The payment system handles tax refunds, Social Security benefits, veterans’ benefits and much more, sending out trillions of dollars every year while containing an expansive network of Americans’ personal and financial data.
The White House did not immediately respond to a request for comment.
Musk’s Department of Government Efficiency, also known as DOGE, was created to discover and eliminate what the Trump administration has deemed to be wasteful government spending. DOGE’s access to Treasury records, as well as its inspection of various government agencies, has ignited widespread concern among critics over the increasing power of Musk, while supporters have cheered at the idea of reining in bloated government finances.
New York Attorney General Letitia James, whose office filed the lawsuit, said DOGE’s access to the Treasury Department’s data raises security problems and the possibility for an illegal freeze in federal funds.
“This unelected group, led by the world’s richest man, is not authorized to have this information, and they explicitly sought this unauthorized access to illegally block payments that millions of Americans rely on, payments for health care, child care and other essential programs,” James said in a video message released by her office.

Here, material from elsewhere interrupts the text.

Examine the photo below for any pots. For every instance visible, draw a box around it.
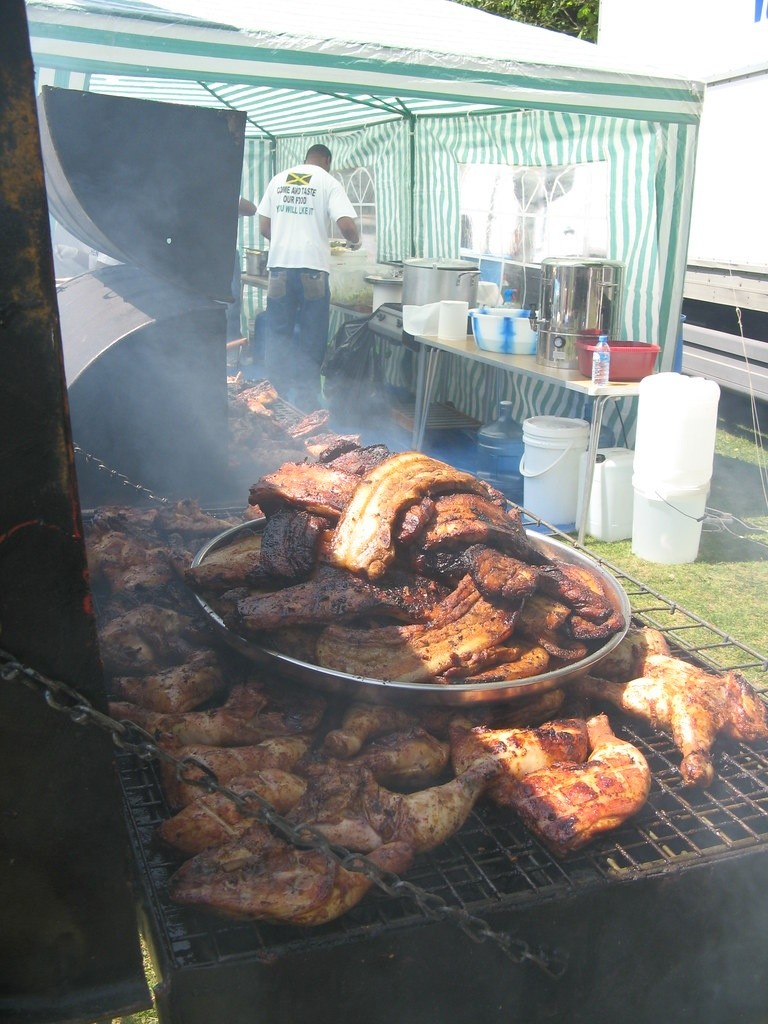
[403,258,481,309]
[242,251,269,276]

James, a Democrat who has been one of Trump’s chief antagonists, said the president does not have the power to give away American’s private information to anyone he chooses, and he cannot cut federal payments approved by Congress.

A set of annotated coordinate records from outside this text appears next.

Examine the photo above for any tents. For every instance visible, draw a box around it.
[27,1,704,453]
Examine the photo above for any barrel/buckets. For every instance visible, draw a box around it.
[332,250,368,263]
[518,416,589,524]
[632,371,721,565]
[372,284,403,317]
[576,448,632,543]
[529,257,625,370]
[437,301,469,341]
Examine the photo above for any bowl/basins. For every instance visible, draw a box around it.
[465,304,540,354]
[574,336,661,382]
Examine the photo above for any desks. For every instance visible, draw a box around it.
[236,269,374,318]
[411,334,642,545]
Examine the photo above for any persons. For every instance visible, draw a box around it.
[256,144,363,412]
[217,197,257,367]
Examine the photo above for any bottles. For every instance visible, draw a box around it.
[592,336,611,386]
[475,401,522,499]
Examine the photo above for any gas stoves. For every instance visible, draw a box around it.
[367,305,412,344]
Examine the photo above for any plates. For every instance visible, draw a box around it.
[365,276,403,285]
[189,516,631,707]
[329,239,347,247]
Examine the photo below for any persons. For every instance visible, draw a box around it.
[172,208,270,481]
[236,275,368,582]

Also on the lawsuit are Arizona, California, Colorado, Connecticut, Delaware, Hawaii, Illinois, Maine, Maryland, Massachusetts, Minnesota, Nevada, New Jersey, North Carolina, Oregon, Rhode Island, Vermont, and Wisconsin.
The suit alleges that DOGE’s access to the Treasury records could interfere with funding already appropriated by Congress, which would exceed the Treasury Department’s statutory authority. The case also argues that the DOGE access violates federal administrative law and the US Constitution’s separation of powers doctrine.

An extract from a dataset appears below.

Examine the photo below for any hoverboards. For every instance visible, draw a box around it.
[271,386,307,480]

It also accuses Treasury Secretary Scott Bessent of changing the department’s longstanding policy for protecting sensitive personally identifiable information and financial information to allow Musk’s DOGE team access to its payment systems.
“This decision failed to account for legal obligations to protect such data and ignored the privacy expectations of federal fund recipients,” including states, veterans, retirees, and taxpayers, the lawsuit says.
The Treasury Department has said the review is about assessing the integrity of the system and that no changes are being made. According to two people familiar with the process, Musk’s team began its inquiry looking for ways to suspend payments made by the US Agency for International Development, which Trump and Musk are attempting to dismantle. The two people spoke with The Associated Press on condition of anonymity for fear of retaliation.
Separately, Democratic lawmakers are seeking a Treasury Department investigation of DOGE’s access to the government’s payment system.
Also, labor unions and advocacy groups have sued to block the payments system review over concerns about its legality. A judge in Washington on Thursday temporarily restricted access to two employees with “read only” privileges.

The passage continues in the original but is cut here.